Analysis by Changes Across Bedrest
Episode for the Last 14 Nights of Study 1
For the last 14 nights of Study 1 (Figure 4 and Supplementary
Figure 5), there was large night-to-night variability in multiple
metrics: there was a range of 20–100% in single night values
relative to median values in TST (median range 185.0 min,
median of medians 518.3 min, median of ratio [=(max-
min)/median] across participants for 14 nights of 0.4), Latency
to PersistSlp (range 112.5 min, median value 112.5 min, average
ratio 1.0), NREM sleep (range 157.0, Median 392.5, Ratio
0.4) SWS (range 28.5 min, median 35.8 min, ratio 0.9), REM
sleep (range 71.0 min, median 119.5 min, ratio 0.6), WAPSO
(range 178.5 min, median 162.3 min, ratio 1.0) (Figure 4).
The variation between individuals seen in median TST appears
to be mostly due to due to changes in median NREM sleep
more than median REM sleep.
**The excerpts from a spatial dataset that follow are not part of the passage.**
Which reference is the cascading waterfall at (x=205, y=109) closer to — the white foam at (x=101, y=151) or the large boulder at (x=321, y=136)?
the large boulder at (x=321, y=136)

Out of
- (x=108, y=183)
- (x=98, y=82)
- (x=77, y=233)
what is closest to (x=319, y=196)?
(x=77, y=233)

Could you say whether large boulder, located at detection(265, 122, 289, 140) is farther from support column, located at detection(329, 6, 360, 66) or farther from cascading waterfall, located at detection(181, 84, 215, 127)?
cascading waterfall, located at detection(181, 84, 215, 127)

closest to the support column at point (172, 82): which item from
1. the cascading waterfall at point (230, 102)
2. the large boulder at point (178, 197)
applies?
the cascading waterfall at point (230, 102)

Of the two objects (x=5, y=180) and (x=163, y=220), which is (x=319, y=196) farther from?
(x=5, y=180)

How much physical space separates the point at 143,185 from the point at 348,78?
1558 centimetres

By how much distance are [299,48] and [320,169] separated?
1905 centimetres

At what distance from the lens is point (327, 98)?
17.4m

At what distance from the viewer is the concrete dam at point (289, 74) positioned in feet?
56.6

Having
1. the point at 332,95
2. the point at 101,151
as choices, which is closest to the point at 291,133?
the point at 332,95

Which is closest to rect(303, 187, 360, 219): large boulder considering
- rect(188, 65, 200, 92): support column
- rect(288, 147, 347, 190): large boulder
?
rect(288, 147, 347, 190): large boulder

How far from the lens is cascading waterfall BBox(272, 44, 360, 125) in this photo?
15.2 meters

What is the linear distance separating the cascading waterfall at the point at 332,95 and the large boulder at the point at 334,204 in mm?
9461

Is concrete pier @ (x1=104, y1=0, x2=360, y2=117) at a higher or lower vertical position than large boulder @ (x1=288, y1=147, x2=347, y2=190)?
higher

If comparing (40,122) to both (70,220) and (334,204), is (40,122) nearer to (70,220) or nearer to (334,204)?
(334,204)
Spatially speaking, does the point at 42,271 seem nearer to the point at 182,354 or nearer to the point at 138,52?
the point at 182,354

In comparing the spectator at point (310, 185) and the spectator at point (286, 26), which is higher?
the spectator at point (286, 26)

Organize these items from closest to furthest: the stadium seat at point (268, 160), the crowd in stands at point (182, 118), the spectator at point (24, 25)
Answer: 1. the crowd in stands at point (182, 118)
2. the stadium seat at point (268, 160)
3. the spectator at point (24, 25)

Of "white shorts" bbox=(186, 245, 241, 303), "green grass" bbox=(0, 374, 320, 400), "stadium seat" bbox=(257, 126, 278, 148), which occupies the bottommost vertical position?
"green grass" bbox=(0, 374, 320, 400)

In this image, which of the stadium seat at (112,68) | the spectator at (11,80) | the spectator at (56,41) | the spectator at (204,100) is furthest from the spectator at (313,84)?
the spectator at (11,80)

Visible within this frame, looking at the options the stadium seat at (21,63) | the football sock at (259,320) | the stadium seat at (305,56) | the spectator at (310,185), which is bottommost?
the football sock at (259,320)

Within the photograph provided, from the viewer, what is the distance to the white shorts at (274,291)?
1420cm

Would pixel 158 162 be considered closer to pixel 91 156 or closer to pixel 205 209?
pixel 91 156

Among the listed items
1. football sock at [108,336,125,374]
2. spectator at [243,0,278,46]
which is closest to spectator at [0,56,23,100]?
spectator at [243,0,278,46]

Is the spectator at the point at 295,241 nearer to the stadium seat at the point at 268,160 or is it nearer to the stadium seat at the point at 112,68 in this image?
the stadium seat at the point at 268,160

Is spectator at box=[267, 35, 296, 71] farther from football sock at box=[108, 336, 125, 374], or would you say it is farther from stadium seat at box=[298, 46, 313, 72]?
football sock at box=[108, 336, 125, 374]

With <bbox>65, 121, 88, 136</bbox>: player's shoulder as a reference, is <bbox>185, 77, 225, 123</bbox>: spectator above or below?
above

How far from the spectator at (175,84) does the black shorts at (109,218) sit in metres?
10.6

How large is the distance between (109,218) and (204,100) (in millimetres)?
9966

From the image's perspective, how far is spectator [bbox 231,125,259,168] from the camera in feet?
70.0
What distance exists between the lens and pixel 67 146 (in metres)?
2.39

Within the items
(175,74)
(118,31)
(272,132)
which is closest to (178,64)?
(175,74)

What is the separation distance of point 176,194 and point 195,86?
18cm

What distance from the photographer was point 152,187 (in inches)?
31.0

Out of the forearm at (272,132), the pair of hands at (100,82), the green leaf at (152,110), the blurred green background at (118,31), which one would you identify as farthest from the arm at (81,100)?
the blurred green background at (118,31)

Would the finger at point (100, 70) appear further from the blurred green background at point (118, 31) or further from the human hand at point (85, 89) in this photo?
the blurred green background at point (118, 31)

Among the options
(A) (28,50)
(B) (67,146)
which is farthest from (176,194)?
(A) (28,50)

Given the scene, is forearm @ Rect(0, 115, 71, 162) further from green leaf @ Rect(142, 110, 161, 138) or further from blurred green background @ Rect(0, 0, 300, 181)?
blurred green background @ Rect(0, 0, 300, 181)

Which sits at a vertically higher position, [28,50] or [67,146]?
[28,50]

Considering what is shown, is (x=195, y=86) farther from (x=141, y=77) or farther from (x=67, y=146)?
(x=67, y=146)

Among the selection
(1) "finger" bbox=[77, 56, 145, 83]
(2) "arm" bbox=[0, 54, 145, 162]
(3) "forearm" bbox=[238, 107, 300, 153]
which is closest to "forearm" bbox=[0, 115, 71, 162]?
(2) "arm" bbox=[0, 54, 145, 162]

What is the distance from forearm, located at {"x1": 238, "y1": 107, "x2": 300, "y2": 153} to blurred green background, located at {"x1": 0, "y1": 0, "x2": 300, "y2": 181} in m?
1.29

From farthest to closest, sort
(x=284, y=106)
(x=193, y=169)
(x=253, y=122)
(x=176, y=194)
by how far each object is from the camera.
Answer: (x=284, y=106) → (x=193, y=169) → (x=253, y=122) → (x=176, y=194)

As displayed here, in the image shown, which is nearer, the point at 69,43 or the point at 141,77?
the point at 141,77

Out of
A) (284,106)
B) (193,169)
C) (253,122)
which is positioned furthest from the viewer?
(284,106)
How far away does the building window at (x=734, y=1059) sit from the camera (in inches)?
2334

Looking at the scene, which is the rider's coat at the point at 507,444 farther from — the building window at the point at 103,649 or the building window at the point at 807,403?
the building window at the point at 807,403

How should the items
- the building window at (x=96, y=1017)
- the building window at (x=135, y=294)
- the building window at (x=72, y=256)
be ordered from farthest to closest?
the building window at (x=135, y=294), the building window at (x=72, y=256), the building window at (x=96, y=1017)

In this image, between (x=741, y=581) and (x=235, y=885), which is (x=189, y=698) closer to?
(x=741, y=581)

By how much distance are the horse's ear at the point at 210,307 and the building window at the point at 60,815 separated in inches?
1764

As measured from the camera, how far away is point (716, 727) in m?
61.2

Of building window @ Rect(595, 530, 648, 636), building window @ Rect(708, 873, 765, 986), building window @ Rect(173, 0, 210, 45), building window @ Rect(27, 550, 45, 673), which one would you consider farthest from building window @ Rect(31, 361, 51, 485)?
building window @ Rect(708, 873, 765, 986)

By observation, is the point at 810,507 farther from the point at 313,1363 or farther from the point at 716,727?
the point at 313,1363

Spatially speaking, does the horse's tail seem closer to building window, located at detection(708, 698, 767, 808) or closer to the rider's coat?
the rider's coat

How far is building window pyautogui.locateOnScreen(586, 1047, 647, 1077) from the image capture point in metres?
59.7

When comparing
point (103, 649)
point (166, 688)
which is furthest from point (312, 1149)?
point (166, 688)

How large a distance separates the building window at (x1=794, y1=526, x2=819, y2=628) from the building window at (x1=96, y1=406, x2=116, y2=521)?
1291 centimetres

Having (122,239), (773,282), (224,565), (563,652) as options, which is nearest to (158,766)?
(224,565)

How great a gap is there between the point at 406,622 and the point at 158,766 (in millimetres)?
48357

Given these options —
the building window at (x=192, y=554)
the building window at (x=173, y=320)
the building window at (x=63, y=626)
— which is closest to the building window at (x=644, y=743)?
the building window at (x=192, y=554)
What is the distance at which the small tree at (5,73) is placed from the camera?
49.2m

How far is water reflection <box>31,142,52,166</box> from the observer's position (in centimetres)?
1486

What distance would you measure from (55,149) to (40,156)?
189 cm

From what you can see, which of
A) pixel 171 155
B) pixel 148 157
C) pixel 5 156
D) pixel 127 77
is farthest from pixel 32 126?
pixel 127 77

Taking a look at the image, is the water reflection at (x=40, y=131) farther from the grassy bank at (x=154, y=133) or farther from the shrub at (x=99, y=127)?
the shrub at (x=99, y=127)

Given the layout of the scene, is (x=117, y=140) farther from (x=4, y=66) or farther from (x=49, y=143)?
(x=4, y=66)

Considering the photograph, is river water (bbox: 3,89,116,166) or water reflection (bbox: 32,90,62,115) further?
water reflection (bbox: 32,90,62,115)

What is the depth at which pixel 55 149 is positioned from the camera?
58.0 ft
There were relationships between
median value in the last 14 nights and variability, with negative
correlations between median and range (75–25%) for TST
(correlation = −0.54), NREM Sleep (correlation = −0.41)
and WAPSO (correlation = −0.41), a positive correlation
for REM sleep (correlation =0.29), but not LatPersistSlp
(correlation =0.01).
There was no obvious consistent 2-night or 3-night periodicity
in this variability, suggesting that short-term (e.g., one or two
night) sleep homeostasis was not a major factor (Figure 5).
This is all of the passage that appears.